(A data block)
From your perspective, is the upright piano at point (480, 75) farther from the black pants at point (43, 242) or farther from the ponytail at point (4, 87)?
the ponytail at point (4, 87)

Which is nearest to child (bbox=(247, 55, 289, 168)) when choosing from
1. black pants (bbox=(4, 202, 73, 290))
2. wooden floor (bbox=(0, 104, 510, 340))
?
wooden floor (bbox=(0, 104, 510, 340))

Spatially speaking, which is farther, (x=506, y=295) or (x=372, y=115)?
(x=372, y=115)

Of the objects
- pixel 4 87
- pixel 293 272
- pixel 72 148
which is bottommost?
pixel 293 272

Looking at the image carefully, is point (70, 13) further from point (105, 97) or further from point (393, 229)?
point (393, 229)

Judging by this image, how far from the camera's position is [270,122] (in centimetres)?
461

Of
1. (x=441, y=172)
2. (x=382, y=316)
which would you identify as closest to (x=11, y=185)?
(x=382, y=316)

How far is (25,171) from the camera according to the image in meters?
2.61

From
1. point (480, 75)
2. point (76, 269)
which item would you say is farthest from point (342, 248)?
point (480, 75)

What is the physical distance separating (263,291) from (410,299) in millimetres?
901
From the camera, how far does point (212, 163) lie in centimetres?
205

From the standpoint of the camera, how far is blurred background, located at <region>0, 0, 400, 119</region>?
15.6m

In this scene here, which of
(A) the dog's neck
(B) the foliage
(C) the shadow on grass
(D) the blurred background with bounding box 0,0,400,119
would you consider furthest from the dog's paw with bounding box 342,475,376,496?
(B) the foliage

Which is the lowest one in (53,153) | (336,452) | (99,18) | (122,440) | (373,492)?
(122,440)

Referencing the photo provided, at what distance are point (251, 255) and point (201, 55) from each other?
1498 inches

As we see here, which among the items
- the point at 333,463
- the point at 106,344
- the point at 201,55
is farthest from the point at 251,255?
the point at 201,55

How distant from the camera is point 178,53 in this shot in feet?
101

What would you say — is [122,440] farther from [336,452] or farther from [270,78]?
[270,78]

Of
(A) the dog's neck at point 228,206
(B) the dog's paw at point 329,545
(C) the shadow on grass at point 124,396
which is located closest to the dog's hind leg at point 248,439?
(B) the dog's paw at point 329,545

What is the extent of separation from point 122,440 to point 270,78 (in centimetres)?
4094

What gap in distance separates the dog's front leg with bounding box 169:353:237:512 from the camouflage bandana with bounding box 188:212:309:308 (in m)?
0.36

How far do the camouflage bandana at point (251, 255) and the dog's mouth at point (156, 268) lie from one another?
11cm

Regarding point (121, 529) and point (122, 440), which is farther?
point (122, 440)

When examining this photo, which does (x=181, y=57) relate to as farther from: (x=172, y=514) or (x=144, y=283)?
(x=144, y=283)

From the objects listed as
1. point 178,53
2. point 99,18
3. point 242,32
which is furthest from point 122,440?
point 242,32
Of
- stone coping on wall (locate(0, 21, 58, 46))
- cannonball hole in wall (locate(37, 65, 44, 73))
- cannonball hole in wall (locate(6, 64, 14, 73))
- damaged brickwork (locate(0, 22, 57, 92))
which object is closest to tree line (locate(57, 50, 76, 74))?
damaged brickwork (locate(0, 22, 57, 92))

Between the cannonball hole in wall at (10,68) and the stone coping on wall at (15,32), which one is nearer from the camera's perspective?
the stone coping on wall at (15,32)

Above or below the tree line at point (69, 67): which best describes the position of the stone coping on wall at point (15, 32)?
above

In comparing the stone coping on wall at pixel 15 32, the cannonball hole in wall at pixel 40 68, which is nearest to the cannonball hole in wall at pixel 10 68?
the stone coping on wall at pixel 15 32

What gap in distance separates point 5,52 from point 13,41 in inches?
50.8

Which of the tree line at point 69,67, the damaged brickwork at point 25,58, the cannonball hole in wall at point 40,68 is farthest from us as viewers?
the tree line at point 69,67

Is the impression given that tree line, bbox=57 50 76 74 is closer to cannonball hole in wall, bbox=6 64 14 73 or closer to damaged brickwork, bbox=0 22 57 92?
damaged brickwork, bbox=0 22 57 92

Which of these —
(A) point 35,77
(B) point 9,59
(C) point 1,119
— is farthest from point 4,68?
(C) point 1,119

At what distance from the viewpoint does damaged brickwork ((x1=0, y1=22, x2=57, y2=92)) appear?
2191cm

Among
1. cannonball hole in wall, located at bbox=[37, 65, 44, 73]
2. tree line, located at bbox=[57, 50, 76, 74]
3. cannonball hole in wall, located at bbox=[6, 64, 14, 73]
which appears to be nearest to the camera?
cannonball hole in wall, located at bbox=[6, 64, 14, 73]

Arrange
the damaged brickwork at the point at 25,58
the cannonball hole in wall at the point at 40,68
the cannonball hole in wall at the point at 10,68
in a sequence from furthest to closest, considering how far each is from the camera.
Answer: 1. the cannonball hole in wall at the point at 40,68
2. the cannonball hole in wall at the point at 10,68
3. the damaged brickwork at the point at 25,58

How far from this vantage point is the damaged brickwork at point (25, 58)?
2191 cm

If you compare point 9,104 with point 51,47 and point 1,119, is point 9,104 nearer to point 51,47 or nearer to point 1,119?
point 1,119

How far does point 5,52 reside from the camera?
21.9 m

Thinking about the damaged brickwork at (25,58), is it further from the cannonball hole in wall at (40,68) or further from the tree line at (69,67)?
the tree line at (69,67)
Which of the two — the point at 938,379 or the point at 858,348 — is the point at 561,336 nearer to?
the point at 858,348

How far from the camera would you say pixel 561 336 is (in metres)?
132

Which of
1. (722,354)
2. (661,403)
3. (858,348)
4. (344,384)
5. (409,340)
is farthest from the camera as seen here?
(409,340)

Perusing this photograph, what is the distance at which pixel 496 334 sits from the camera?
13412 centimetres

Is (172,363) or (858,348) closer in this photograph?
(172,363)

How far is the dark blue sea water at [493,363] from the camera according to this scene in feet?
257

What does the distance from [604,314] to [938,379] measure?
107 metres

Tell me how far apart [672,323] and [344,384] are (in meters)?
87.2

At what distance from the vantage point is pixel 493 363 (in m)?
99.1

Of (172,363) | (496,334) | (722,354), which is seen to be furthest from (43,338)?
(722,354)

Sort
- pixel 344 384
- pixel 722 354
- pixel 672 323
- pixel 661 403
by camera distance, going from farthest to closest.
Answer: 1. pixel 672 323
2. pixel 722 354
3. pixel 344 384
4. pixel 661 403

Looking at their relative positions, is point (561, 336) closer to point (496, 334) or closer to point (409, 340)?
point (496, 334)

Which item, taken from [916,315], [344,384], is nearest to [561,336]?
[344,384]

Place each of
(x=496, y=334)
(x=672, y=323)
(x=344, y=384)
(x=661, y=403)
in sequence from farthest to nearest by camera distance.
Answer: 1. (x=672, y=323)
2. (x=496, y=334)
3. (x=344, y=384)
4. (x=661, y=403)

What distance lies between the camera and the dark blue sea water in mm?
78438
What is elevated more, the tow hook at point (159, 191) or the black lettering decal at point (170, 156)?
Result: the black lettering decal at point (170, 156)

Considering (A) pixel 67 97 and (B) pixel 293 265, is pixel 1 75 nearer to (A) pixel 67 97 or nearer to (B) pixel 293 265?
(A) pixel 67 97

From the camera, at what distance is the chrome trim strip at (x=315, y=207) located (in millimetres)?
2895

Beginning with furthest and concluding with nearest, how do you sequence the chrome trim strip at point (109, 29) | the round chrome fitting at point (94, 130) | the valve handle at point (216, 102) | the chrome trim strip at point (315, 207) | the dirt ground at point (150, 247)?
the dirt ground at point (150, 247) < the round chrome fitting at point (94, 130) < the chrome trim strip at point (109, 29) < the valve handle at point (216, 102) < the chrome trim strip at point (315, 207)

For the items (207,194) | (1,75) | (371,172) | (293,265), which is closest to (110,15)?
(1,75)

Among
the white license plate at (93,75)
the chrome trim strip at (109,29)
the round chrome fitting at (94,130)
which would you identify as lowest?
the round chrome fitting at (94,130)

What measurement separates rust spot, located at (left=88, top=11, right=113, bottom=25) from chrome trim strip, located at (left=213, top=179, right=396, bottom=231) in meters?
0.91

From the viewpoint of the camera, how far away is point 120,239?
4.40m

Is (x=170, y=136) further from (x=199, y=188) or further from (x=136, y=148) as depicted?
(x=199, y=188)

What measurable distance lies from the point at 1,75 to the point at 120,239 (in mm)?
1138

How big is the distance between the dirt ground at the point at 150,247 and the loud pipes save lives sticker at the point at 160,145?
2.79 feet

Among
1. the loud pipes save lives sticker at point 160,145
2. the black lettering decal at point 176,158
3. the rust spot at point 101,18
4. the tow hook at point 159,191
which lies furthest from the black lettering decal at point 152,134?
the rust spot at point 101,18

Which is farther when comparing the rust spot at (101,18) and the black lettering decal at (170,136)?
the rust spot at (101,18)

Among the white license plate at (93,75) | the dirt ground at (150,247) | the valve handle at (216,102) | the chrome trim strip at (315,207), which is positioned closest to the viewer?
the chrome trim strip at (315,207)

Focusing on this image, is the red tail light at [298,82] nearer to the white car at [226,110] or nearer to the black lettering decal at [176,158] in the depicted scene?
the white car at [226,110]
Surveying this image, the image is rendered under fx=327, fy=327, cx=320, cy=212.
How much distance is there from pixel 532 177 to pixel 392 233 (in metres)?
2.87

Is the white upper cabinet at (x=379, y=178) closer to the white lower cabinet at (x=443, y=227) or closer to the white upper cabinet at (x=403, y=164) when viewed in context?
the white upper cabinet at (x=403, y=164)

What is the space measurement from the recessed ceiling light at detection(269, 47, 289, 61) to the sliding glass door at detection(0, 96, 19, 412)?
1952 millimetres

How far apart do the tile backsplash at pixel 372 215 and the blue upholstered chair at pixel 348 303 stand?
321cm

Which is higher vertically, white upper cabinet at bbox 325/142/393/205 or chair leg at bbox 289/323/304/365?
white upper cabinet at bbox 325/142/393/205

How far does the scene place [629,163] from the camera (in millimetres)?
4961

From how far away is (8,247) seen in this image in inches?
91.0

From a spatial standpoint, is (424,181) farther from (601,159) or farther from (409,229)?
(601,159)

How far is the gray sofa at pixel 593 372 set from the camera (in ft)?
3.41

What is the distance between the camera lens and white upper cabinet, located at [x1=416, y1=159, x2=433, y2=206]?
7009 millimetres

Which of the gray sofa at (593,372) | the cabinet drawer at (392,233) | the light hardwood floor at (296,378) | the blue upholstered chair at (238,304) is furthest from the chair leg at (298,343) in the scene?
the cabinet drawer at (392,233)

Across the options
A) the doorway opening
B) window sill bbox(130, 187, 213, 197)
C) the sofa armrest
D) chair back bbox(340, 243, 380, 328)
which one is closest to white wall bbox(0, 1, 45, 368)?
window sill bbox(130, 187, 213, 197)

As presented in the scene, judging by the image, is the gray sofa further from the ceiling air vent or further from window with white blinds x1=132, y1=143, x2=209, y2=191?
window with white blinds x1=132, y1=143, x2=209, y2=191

§ **Problem to work on**: Copy the listing from the line containing "Across the options" through the end of the listing, reproducing each line without any changes.

§ **Result**:
Across the options
A) the doorway opening
B) window sill bbox(130, 187, 213, 197)
C) the sofa armrest
D) chair back bbox(340, 243, 380, 328)
which one is closest to white wall bbox(0, 1, 45, 368)?
window sill bbox(130, 187, 213, 197)

As presented in the scene, judging by the image, is the gray sofa further from the ceiling air vent or further from window with white blinds x1=132, y1=143, x2=209, y2=191?
window with white blinds x1=132, y1=143, x2=209, y2=191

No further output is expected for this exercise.